I want to say hello first to the whole forum! My name is Thomas and I live in Germany. I am a "Dad" of two nice cats named Lizzy and Trixie. Both are rescued from a shelter when they was very young and the live a beautiful life now! I have a house with a very big garden so they are outside the whole day and hunting mice... 

A few years ago I have had a cat named Spike and he was outside the whole day too. He was a perfect partner and I loved him so much. But one day he didn't come back from his tour. I've searched for weeks but without any results. So, I don't know what happened to him and that's why it is very hard for me to live with this... I miss him very and I hope he has a good place in the cat heaven now. For me it is important, that no one catched him and did him some pain or so. I hope so. God bless him! 

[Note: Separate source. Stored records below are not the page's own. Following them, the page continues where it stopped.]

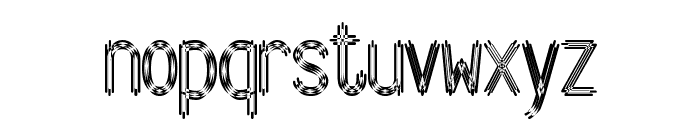 Arbycksazjan Font LOWERCASE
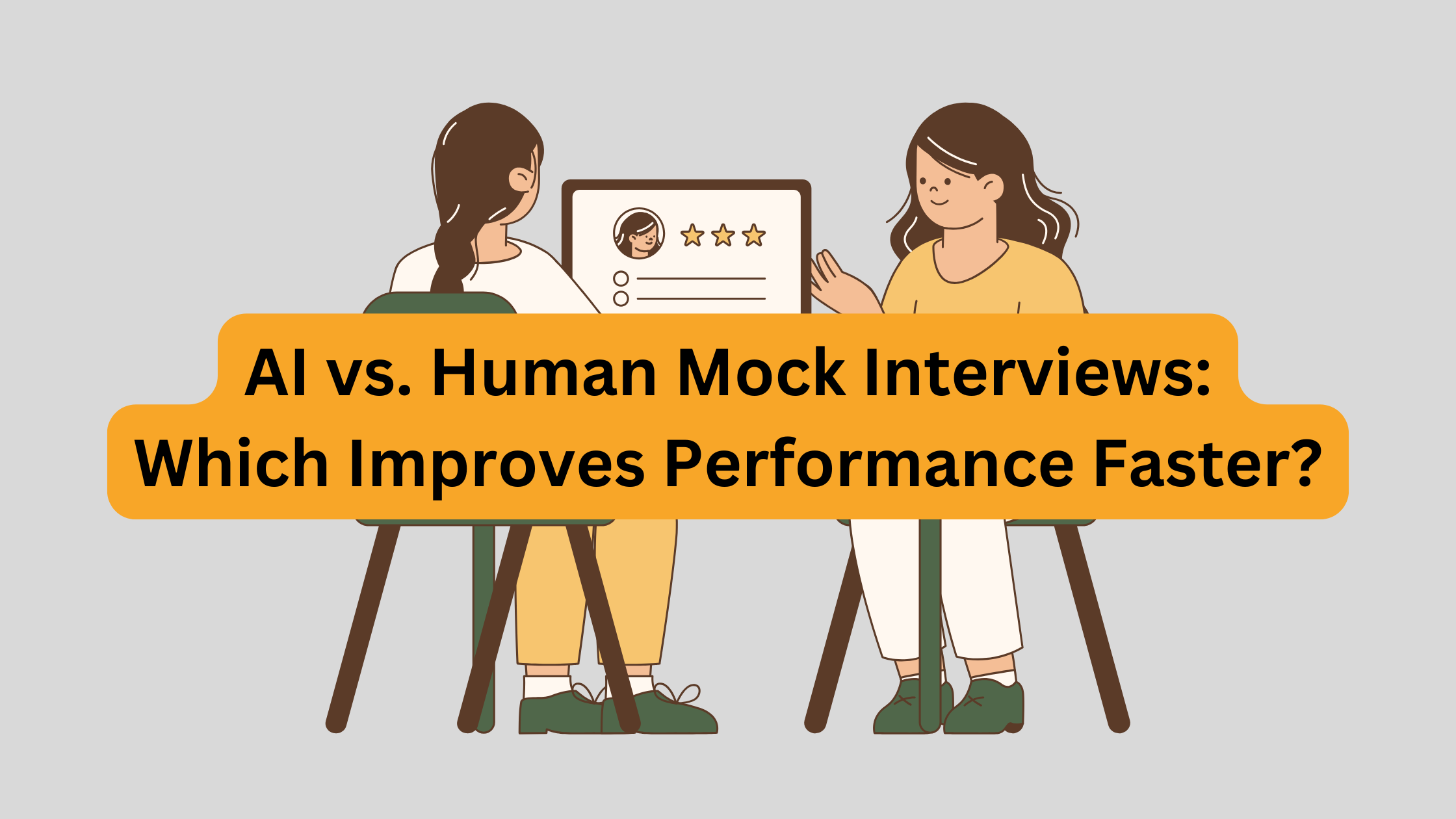 AI vs Human Mock Interviews: Which Improves Performance Faster?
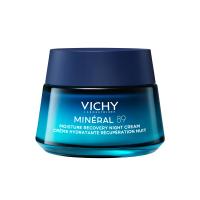 VICHY Mineral 89 Mitrinošs atjaunojošs nakts krēms ar melatonīnu 50ml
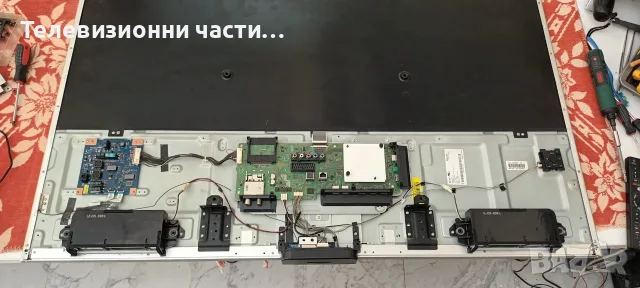 Sony KDL-50W807C със счупен екран V500FWME03/T550HVN08.2 55T23-C03/1-980-805-31(173611531)/15STM6S, снимка 3 - Части и Платки - 56128984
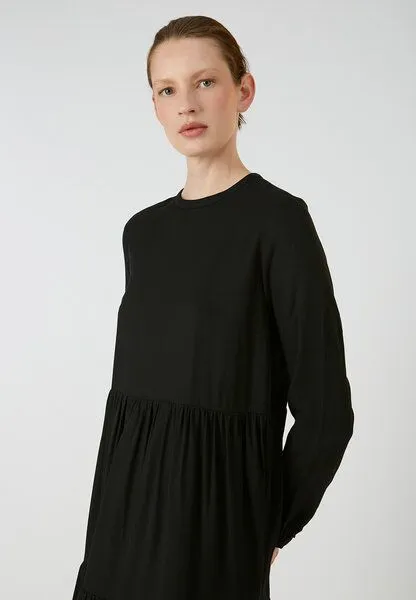 ARMEDANGELS ARMEDANGELS KAARINA - Damen Kleid aus LENZING ECOVERO, Black, – Produktbild 1 von 4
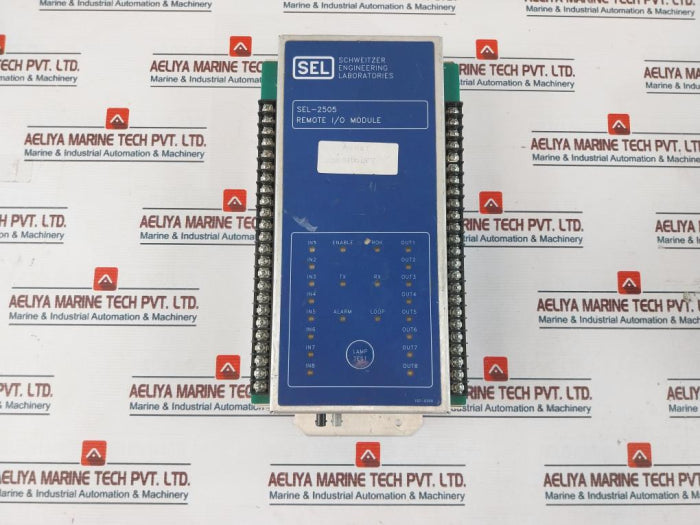 Schweitzer Sel-2505 Remote I/O Module 2505464Xx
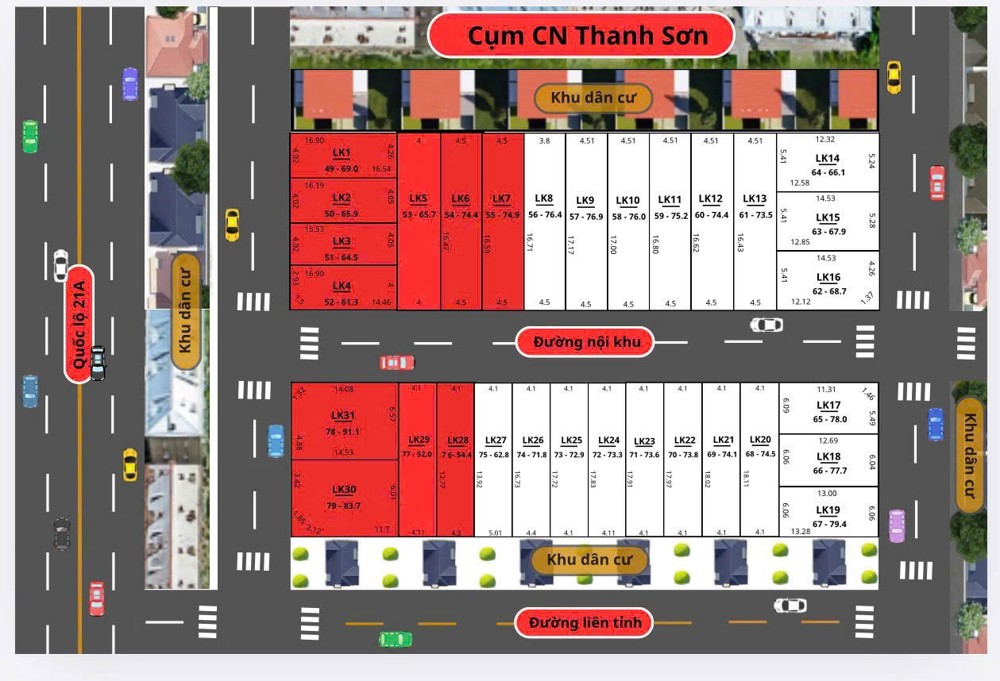 Hot – Quỹ Đất Đầu Tư Cao Dương, Lương Sơn, Hòa Bình Giá Chỉ Hơn 8Tr/m², Sổ Riêng Từng Lô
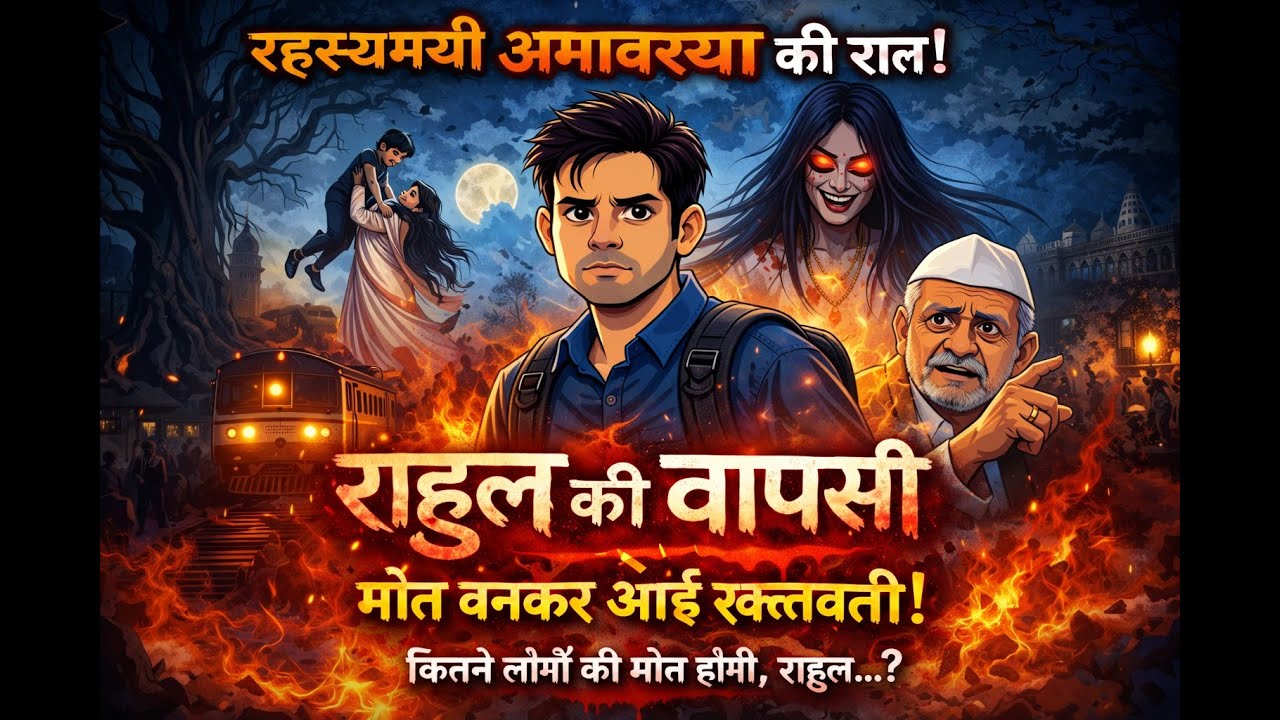 रक्तवती: बरगद के नीचे की चुड़ैल | Amavasya Horror Story in Hindi | Episode 1
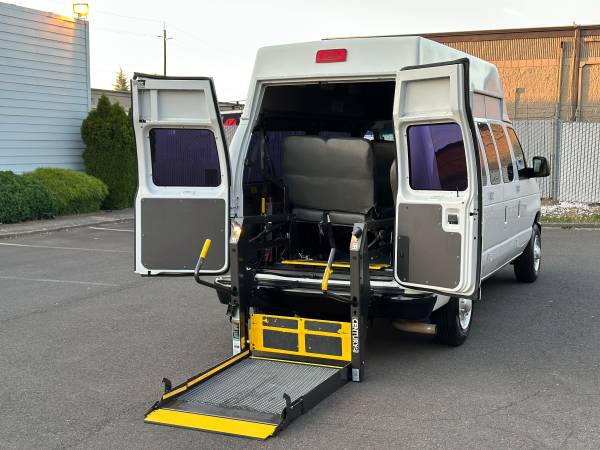 2012 Ford E150 WHEELCHAIR VAN - 1 OWNER/SERVICED/ONLY 32K MILES! for sale in Beaverton, OR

But my both cats give me a good feeling back and love them too... I will post a pic of them soon. 

So thank you for being here and I hope we can have some good discussions. By the way: I have a cat blog too with some interesting tips for cat owners.

Ok, enough for now! Have a nice day!

Thomas


----------



## marie73 (Jul 12, 2006)

Welcome, Thomas. I'm looking forward to pictures.


----------



## DesnBaby (Apr 18, 2004)

Thomas!  I'm so sorry about Spike  . Hope you enjoy the forum and post some pictures of Lizzy and Trixie.


----------



## melysion (Mar 12, 2007)

welcome. your blog looks interesting too


----------



## CatMaster (Aug 18, 2008)

Thank you for your warm welcome replies! Here is a picture of Lizzy & Trixie. Sometimes they cuddle together but sometimes it goes like roooaaaarrrrr.... :twisted: But I think they are good friends...


----------



## Jeanie (Jun 18, 2003)

Thomas! Hello and welcome.  Your kittens are so pretty. I'm so sorry about Spike. It sounds as if you had a very special bond with him, and I know you'll never forget. I'm glad you have saved two little lives. They give you much joy, I'm sure.


----------



## Mitts & Tess (Sep 4, 2004)

Very sweet looking kittens. Glad you are here.


----------



## LilRed (Jul 16, 2008)

Such a sweet pic of them cuddling!!!


----------



## Leazie (Apr 14, 2007)

Hello. Your kitties are so very sweet sleeping together. I am sorry about Spike.


----------



## talullah (May 25, 2008)

So sweet! Lovely kitties. God bless Spike where ever he is. ((hug))


----------